### EXERCISE AIM
The answer must consist of the entries, copied exactly and in full.

Saved data entries
▼

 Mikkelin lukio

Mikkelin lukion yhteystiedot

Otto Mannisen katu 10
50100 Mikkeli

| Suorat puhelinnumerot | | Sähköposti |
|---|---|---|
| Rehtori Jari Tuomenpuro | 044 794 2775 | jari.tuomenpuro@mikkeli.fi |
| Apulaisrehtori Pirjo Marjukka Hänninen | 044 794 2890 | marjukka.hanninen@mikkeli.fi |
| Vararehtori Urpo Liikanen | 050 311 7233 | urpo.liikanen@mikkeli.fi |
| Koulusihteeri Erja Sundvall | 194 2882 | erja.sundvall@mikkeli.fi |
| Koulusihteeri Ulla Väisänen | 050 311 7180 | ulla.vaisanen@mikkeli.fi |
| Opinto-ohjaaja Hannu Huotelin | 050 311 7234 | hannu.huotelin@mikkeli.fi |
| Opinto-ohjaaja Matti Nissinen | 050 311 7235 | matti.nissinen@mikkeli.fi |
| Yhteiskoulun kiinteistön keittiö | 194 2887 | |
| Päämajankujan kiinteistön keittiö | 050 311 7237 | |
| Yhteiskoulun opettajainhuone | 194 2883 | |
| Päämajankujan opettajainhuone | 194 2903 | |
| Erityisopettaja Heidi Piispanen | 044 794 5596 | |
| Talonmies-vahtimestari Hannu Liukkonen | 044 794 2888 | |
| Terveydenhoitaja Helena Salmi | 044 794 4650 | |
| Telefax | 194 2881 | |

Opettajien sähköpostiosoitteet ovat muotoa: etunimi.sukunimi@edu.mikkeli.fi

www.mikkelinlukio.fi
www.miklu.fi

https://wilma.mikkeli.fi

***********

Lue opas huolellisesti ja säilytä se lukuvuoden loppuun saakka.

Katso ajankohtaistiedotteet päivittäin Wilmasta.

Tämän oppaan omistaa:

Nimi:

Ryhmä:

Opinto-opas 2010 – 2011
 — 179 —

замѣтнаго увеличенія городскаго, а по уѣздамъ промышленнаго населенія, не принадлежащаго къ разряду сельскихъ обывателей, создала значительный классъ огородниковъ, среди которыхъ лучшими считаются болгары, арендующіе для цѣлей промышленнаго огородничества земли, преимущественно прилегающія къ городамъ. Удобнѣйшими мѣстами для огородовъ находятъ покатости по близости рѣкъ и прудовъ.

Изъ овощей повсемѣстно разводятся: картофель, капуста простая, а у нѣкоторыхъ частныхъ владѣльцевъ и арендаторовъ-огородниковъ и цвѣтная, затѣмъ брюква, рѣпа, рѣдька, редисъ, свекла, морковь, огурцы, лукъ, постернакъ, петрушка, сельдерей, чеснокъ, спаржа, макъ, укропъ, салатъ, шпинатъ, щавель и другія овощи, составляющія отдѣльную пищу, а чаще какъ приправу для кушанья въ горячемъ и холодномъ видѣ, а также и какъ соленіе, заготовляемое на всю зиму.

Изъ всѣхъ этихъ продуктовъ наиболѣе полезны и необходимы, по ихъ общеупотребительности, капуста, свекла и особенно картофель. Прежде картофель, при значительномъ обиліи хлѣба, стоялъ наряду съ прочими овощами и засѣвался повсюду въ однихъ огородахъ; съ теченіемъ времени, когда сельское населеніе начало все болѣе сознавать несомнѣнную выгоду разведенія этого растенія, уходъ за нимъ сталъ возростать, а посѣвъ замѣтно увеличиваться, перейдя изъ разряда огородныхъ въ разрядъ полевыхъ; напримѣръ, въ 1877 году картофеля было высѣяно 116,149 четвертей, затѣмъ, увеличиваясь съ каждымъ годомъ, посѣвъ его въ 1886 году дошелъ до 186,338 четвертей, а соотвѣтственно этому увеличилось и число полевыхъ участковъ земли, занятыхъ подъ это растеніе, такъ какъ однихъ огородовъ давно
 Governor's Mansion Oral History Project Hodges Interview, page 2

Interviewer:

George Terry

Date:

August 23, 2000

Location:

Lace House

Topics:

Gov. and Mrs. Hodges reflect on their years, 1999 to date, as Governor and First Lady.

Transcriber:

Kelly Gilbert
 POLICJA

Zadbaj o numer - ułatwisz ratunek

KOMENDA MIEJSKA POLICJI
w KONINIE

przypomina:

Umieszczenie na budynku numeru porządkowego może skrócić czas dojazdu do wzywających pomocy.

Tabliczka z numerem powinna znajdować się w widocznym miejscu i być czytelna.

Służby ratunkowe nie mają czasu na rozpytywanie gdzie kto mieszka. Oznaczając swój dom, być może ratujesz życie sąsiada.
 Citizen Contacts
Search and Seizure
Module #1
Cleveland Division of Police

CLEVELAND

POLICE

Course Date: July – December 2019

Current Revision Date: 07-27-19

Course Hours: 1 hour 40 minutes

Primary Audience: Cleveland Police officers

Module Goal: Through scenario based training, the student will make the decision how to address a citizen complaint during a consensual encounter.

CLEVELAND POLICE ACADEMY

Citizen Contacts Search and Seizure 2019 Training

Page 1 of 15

▲

### ANSWER BOX
 Mikkelin lukio

Mikkelin lukion yhteystiedot

Otto Mannisen katu 10
50100 Mikkeli

| Suorat puhelinnumerot | | Sähköposti |
|---|---|---|
| Rehtori Jari Tuomenpuro | 044 794 2775 | jari.tuomenpuro@mikkeli.fi |
| Apulaisrehtori Pirjo Marjukka Hänninen | 044 794 2890 | marjukka.hanninen@mikkeli.fi |
| Vararehtori Urpo Liikanen | 050 311 7233 | urpo.liikanen@mikkeli.fi |
| Koulusihteeri Erja Sundvall | 194 2882 | erja.sundvall@mikkeli.fi |
| Koulusihteeri Ulla Väisänen | 050 311 7180 | ulla.vaisanen@mikkeli.fi |
| Opinto-ohjaaja Hannu Huotelin | 050 311 7234 | hannu.huotelin@mikkeli.fi |
| Opinto-ohjaaja Matti Nissinen | 050 311 7235 | matti.nissinen@mikkeli.fi |
| Yhteiskoulun kiinteistön keittiö | 194 2887 | |
| Päämajankujan kiinteistön keittiö | 050 311 7237 | |
| Yhteiskoulun opettajainhuone | 194 2883 | |
| Päämajankujan opettajainhuone | 194 2903 | |
| Erityisopettaja Heidi Piispanen | 044 794 5596 | |
| Talonmies-vahtimestari Hannu Liukkonen | 044 794 2888 | |
| Terveydenhoitaja Helena Salmi | 044 794 4650 | |
| Telefax | 194 2881 | |

Opettajien sähköpostiosoitteet ovat muotoa: etunimi.sukunimi@edu.mikkeli.fi

www.mikkelinlukio.fi
www.miklu.fi

https://wilma.mikkeli.fi

***********

Lue opas huolellisesti ja säilytä se lukuvuoden loppuun saakka.

Katso ajankohtaistiedotteet päivittäin Wilmasta.

Tämän oppaan omistaa:

Nimi:

Ryhmä:

Opinto-opas 2010 – 2011
 — 179 —

замѣтнаго увеличенія городскаго, а по уѣздамъ промышленнаго населенія, не принадлежащаго къ разряду сельскихъ обывателей, создала значительный классъ огородниковъ, среди которыхъ лучшими считаются болгары, арендующіе для цѣлей промышленнаго огородничества земли, преимущественно прилегающія къ городамъ. Удобнѣйшими мѣстами для огородовъ находятъ покатости по близости рѣкъ и прудовъ.

Изъ овощей повсемѣстно разводятся: картофель, капуста простая, а у нѣкоторыхъ частныхъ владѣльцевъ и арендаторовъ-огородниковъ и цвѣтная, затѣмъ брюква, рѣпа, рѣдька, редисъ, свекла, морковь, огурцы, лукъ, постернакъ, петрушка, сельдерей, чеснокъ, спаржа, макъ, укропъ, салатъ, шпинатъ, щавель и другія овощи, составляющія отдѣльную пищу, а чаще какъ приправу для кушанья въ горячемъ и холодномъ видѣ, а также и какъ соленіе, заготовляемое на всю зиму.

Изъ всѣхъ этихъ продуктовъ наиболѣе полезны и необходимы, по ихъ общеупотребительности, капуста, свекла и особенно картофель. Прежде картофель, при значительномъ обиліи хлѣба, стоялъ наряду съ прочими овощами и засѣвался повсюду въ однихъ огородахъ; съ теченіемъ времени, когда сельское населеніе начало все болѣе сознавать несомнѣнную выгоду разведенія этого растенія, уходъ за нимъ сталъ возростать, а посѣвъ замѣтно увеличиваться, перейдя изъ разряда огородныхъ въ разрядъ полевыхъ; напримѣръ, въ 1877 году картофеля было высѣяно 116,149 четвертей, затѣмъ, увеличиваясь съ каждымъ годомъ, посѣвъ его въ 1886 году дошелъ до 186,338 четвертей, а соотвѣтственно этому увеличилось и число полевыхъ участковъ земли, занятыхъ подъ это растеніе, такъ какъ однихъ огородовъ давно
 Governor's Mansion Oral History Project Hodges Interview, page 2

Interviewer:

George Terry

Date:

August 23, 2000

Location:

Lace House

Topics:

Gov. and Mrs. Hodges reflect on their years, 1999 to date, as Governor and First Lady.

Transcriber:

Kelly Gilbert
 POLICJA

Zadbaj o numer - ułatwisz ratunek

KOMENDA MIEJSKA POLICJI
w KONINIE

przypomina:

Umieszczenie na budynku numeru porządkowego może skrócić czas dojazdu do wzywających pomocy.

Tabliczka z numerem powinna znajdować się w widocznym miejscu i być czytelna.

Służby ratunkowe nie mają czasu na rozpytywanie gdzie kto mieszka. Oznaczając swój dom, być może ratujesz życie sąsiada.
 Citizen Contacts
Search and Seizure
Module #1
Cleveland Division of Police

CLEVELAND

POLICE

Course Date: July – December 2019

Current Revision Date: 07-27-19

Course Hours: 1 hour 40 minutes

Primary Audience: Cleveland Police officers

Module Goal: Through scenario based training, the student will make the decision how to address a citizen complaint during a consensual encounter.

CLEVELAND POLICE ACADEMY

Citizen Contacts Search and Seizure 2019 Training

Page 1 of 15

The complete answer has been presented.